The administration has argued that the plaintiffs have failed to demonstrate that they are negatively affected by the plan, which would forgive up to $20,000 in debt per borrower.
The two plaintiffs in the second case “cannot go to court to make themselves and everyone else worse off” than they would be if the plan took effect, Prelogar told the justices.
If the Supreme Court finds that either set of plaintiffs has legal standing, it can then rule on the merits of the plan itself.
Campbell in his opening argument addressed the question of standing, saying that Missouri’s student loan authority, known by the acronym MOHELA, is “a state-created, state-controlled public entity.”
Missouri is one of the states suing the Biden administration to block the plan, and its invocation of alleged harm to MOHELA might provide the sole reason that the challenge survives the question of standing at the Supreme Court.

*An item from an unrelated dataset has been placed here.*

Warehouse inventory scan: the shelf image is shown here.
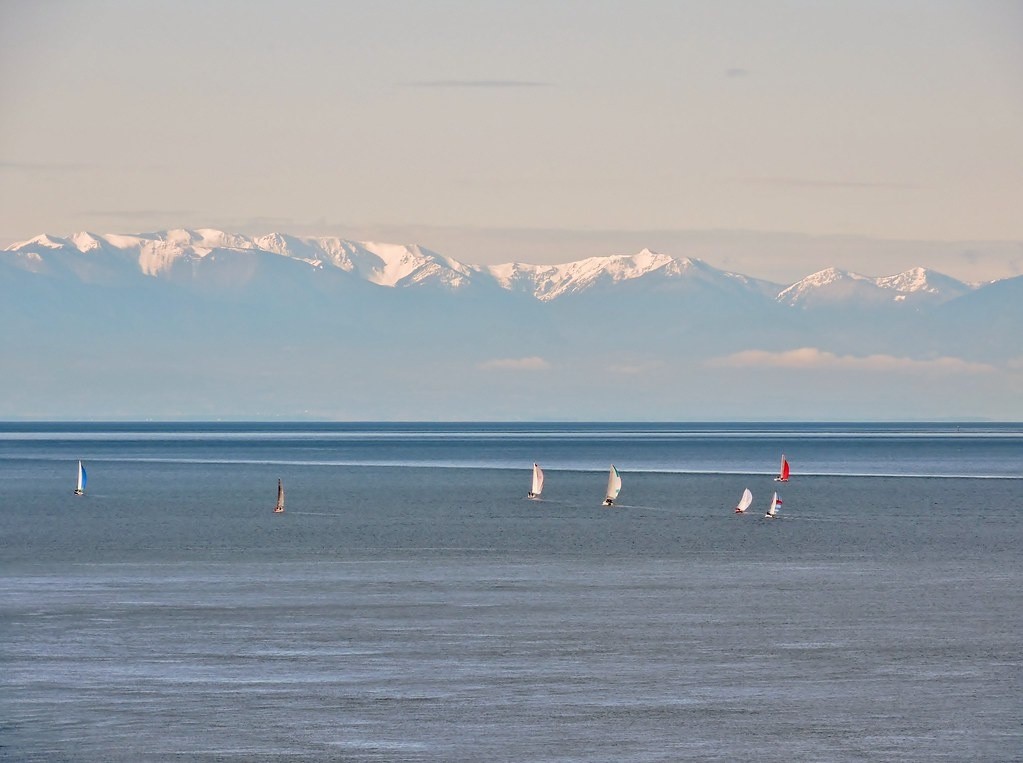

Campell said that MOHELA would lose about 40% of its operating revenue if the debt relief plan went into effect.
Prelogar earlier argued that the MOHELA could actually see a net financial gain from the debt relief plan because of the structure of the program.
Kagan challenged Campbell on whether Missouri had the right to argue MOHELA’s claims. MOHELA itself is not suing in the case.
“Usually we don’t allow someone else to step into another’s shoes,” said Kagan, a member of the court’s three-justice liberal block.
Campbell answered, “We don’t deny MOHELA could file a suit like that.”
Justice Amy Coney Barrett later pressed Campbell on the point, asking him why Missouri was in court in the case, as opposed to MOHELA.
“MOHELA’s not here because the state is asserting its interests,” he said.
Sotomayor questioned how Missouri could use MOHELA as the basis for standing in the case, given the state’s arms-length relationship to the agency.
“It would be odd for us to have a state say ‘We’re creating a corporation. We’re not going to be responsible for its debts. We’re not going to be responsible for any of its contracts. We’re not going to be responsible for anything it does financially,’ ” Sotomayor said. “And the state itself says ‘this is not the state, it’s an independent corporation.’ And we’re going to say instead, that it is the state, correct?”
Barrett, who is a conservative, continued, “Why didn’t the state just make MOHELA come here … why didn’t you strong-arm MOHELA?”
Campbell answered, “Your honor, that is a question of state politics.”
Experts have said they expect the high court to overturn the plan if it finds there is standing, because of the presence of six conservatives on the bench.
Justice Neil Gorsuch, another conservative, raised a point that many Republicans have made in criticizing the plan, one based on the fairness of forgiving billions of dollars of debt to people who willingly borrowed that money to attend colleges and universities.
“What I think they argue, that is missing, is cost to other persons in terms of fairness, for example, people who’ve paid their loans, people who don’t…have planned their lives around not seeking loans, and people who are not eligible for loans in the first place,” Gorsuch said.
“And that half a trillion dollars is being diverted to one group of favored persons over others,” Gorsuch said.
But Sotomayor warned against the idea of having the court limit the power to forgive the debt that the Biden administration argues has been explicitly authorized by Congress in the Heroes Act.
“That really has us as the third branch of government, changing Congress’s words because we don’t think we like what’s happening,” Sotomayor said.
“There’s 50 million students who … will benefit from this, who today will struggle,” she said.
“Many of them don’t have assets sufficient to bail them out after the pandemic. They don’t have friends or families or others who can help them make these payments,” Sotomayor said. “The evidence is clear that many of them will have to default, their financial situation will be even worse because once you default, the hardship on you is exponentially greater.”
“And what you’re saying is, now we’re going to give judges the right to decide how much aid to give them,” she said.